--- Begin TEXT BLOCK ---

Sir, – Your report “Earth has been pushed past its safe limits for humans, scientists say” (News, May 31st) makes for alarming reading, particularly as it confirms what most scientists have been telling us for years. Yet the coverage of this, and similar reports, is treated by most media as if it were a niche story of interest to a small subset of the population rather than a stark warning about vast problems that we’re creating right now for our children and grandchildren.
Ironically enough, there is far more news coverage being given to the reversal of the fuel excise duty cuts, or the return of flights between Dublin and Cork.
This idea that climate change and biodiversity loss are of limited interest is by no means confined to the media – many of our politicians operate under the same presumption and will happily treat action in these areas as if it were an optional “bargaining chip” between competing interests. In his recent interview with The Irish Times (News, May 27th), the Taoiseach clearly articulated the view that emissions reduction measures are “for” Green voters. Meanwhile, MEPs from the State’s three biggest parties seem likely to reinforce Ireland’s poor record on biodiversity by failing to support the EU nature restoration law.

--- End TEXT BLOCK ---

* **WRITTEN TASK A**:
Retype the lines of the listing, beginning at the line that contains "From the black" and stopping after the last line of the listing.
The letter about climate coverage and the listing after it are separate, unrelated material.

--- Begin PROVIDED DATA ---

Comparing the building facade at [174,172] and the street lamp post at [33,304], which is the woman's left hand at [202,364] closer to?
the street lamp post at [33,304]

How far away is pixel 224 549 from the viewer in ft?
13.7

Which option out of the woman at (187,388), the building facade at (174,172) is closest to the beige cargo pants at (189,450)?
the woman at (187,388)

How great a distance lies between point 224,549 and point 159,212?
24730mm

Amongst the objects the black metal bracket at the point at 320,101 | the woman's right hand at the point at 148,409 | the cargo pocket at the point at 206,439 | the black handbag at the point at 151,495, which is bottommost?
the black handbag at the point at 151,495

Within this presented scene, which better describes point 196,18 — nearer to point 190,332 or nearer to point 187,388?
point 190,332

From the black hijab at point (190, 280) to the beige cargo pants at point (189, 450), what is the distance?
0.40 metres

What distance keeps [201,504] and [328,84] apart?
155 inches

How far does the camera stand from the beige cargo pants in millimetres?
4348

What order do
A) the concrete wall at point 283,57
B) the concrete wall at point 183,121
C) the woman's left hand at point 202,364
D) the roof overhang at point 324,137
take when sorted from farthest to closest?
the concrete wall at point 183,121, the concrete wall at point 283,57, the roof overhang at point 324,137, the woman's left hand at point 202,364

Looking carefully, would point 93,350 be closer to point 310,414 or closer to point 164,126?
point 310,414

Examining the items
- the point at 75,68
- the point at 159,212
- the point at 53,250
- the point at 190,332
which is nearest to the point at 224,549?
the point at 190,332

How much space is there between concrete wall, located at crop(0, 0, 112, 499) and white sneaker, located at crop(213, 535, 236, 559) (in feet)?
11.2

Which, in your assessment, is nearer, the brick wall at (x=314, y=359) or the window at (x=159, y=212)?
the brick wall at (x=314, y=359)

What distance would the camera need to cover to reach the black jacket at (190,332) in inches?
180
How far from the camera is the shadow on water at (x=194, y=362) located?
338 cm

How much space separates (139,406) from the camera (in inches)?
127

--- End PROVIDED DATA ---

* **WRITTEN TASK B**:
Echo the passage of the letter about climate coverage that begins at the words "This idea that" and stops after the words "nature restoration law.", without changing anything.

* **FINAL ANSWER A**:
From the black hijab at point (190, 280) to the beige cargo pants at point (189, 450), what is the distance?
0.40 metres

What distance keeps [201,504] and [328,84] apart?
155 inches

How far does the camera stand from the beige cargo pants in millimetres?
4348

What order do
A) the concrete wall at point 283,57
B) the concrete wall at point 183,121
C) the woman's left hand at point 202,364
D) the roof overhang at point 324,137
take when sorted from farthest to closest?
the concrete wall at point 183,121, the concrete wall at point 283,57, the roof overhang at point 324,137, the woman's left hand at point 202,364

Looking carefully, would point 93,350 be closer to point 310,414 or closer to point 164,126?
point 310,414

Examining the items
- the point at 75,68
- the point at 159,212
- the point at 53,250
- the point at 190,332
which is nearest to the point at 224,549?
the point at 190,332

How much space is there between concrete wall, located at crop(0, 0, 112, 499) and white sneaker, located at crop(213, 535, 236, 559) (in feet)?
11.2

Which, in your assessment, is nearer, the brick wall at (x=314, y=359) or the window at (x=159, y=212)?
the brick wall at (x=314, y=359)

What distance would the camera need to cover to reach the black jacket at (190,332) in inches?
180
How far from the camera is the shadow on water at (x=194, y=362) located?
338 cm

How much space separates (139,406) from the camera (in inches)?
127

* **FINAL ANSWER B**:
This idea that climate change and biodiversity loss are of limited interest is by no means confined to the media – many of our politicians operate under the same presumption and will happily treat action in these areas as if it were an optional “bargaining chip” between competing interests. In his recent interview with The Irish Times (News, May 27th), the Taoiseach clearly articulated the view that emissions reduction measures are “for” Green voters. Meanwhile, MEPs from the State’s three biggest parties seem likely to reinforce Ireland’s poor record on biodiversity by failing to support the EU nature restoration law.